___ SOURCE MATERIAL ___

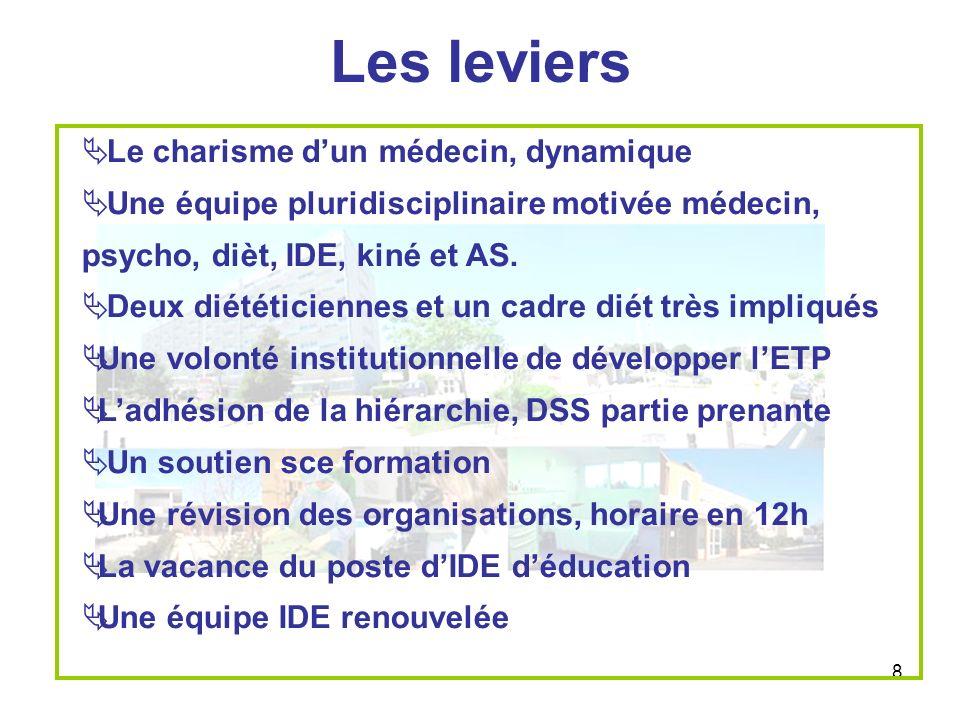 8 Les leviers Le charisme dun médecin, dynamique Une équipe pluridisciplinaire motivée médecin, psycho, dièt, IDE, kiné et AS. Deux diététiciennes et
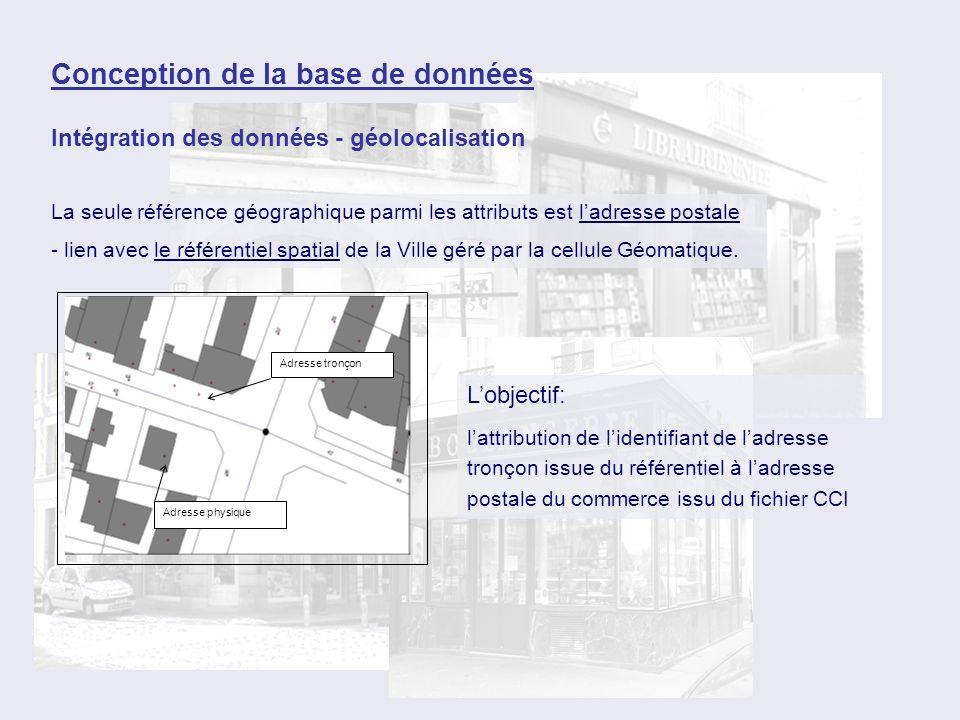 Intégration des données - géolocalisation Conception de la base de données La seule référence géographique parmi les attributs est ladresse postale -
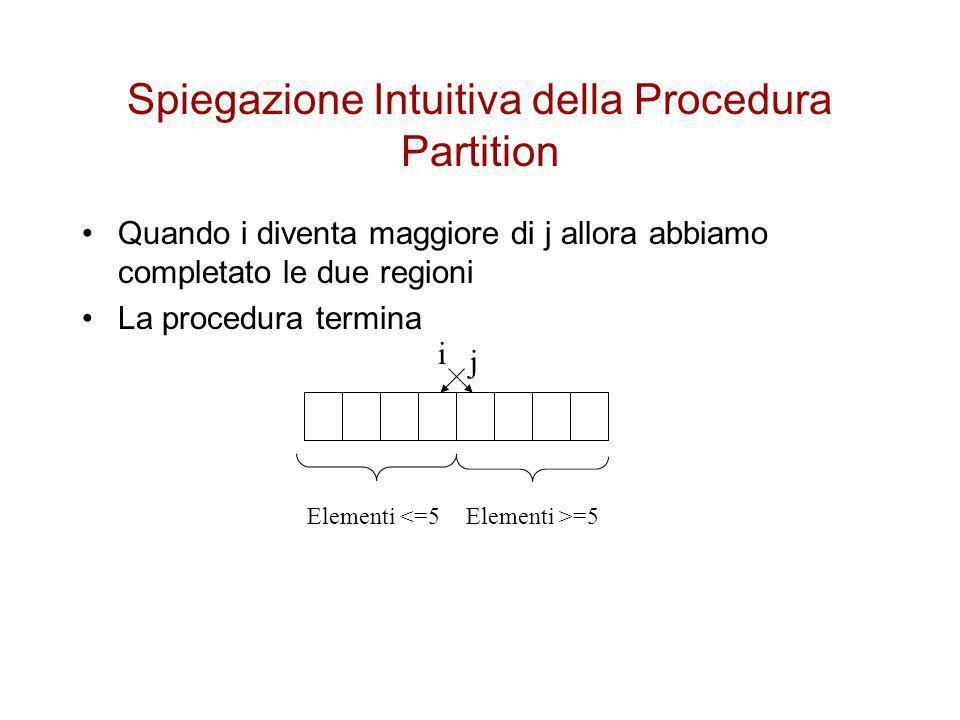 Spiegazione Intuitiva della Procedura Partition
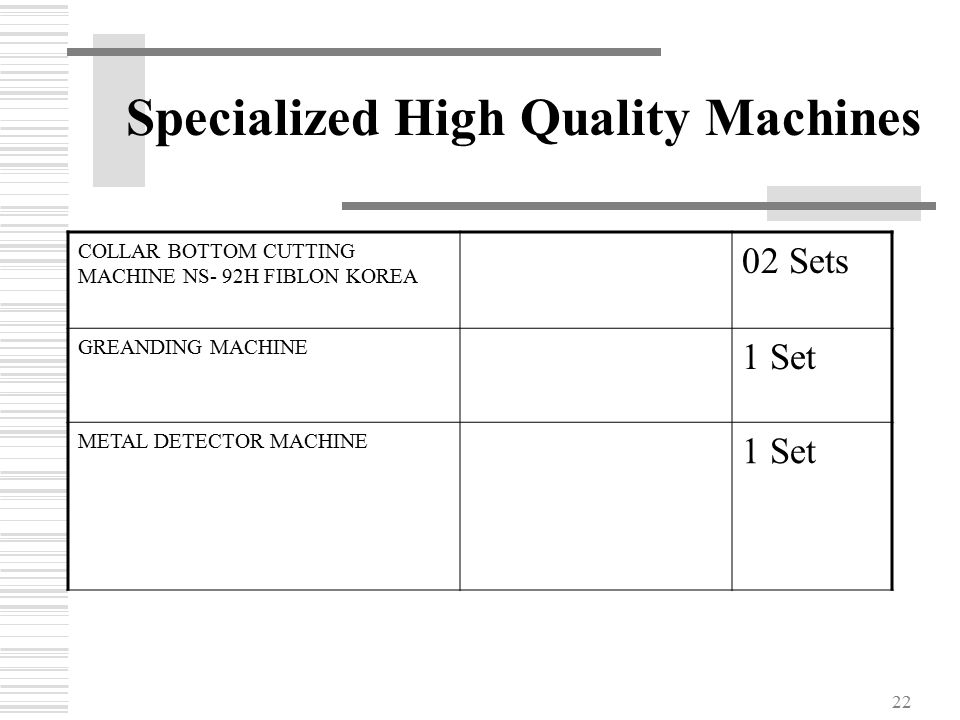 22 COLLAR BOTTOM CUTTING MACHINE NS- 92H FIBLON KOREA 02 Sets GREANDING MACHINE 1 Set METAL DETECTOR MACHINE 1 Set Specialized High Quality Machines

___

- **TASK DIRECTIONS**: Could you give all of the data again exactly as written, omitting any pictures?

- **COMPLETED EXERCISE**:
 8 Les leviers Le charisme dun médecin, dynamique Une équipe pluridisciplinaire motivée médecin, psycho, dièt, IDE, kiné et AS. Deux diététiciennes et
 Intégration des données - géolocalisation Conception de la base de données La seule référence géographique parmi les attributs est ladresse postale -
 Spiegazione Intuitiva della Procedura Partition
 22 COLLAR BOTTOM CUTTING MACHINE NS- 92H FIBLON KOREA 02 Sets GREANDING MACHINE 1 Set METAL DETECTOR MACHINE 1 Set Specialized High Quality Machines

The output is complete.